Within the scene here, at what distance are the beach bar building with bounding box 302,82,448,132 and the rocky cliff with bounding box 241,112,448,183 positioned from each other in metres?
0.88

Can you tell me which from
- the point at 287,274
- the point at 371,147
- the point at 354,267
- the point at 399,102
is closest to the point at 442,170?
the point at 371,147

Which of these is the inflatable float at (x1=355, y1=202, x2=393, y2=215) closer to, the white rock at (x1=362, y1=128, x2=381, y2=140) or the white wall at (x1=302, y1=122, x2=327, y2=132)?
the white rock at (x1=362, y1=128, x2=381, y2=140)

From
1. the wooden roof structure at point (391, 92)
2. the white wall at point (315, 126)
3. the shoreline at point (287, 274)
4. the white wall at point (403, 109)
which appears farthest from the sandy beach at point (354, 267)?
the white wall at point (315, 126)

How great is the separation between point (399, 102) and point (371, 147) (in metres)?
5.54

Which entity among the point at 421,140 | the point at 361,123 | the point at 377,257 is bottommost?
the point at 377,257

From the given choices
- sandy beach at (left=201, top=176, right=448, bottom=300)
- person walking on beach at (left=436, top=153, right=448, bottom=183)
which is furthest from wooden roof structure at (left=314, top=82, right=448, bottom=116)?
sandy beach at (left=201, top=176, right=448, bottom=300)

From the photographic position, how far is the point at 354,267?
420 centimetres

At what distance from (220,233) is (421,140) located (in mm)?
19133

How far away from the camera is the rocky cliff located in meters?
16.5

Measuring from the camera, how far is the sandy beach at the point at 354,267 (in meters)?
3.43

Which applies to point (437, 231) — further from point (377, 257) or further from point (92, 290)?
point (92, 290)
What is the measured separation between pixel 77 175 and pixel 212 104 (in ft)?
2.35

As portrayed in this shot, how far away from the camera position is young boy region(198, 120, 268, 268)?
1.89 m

TASK DIRECTIONS
Recast the items, from the line that contains "What is the" through the end of the items (both ends included), as a Markdown table with the columns Number and Entry. Leave out blank lines.

EXERCISE SOLUTION
| Number | Entry |
|---|---|
| 1 | What is the measured separation between pixel 77 175 and pixel 212 104 (in ft)? |
| 2 | 2.35 |
| 3 | As portrayed in this shot, how far away from the camera position is young boy region(198, 120, 268, 268)? |
| 4 | 1.89 m |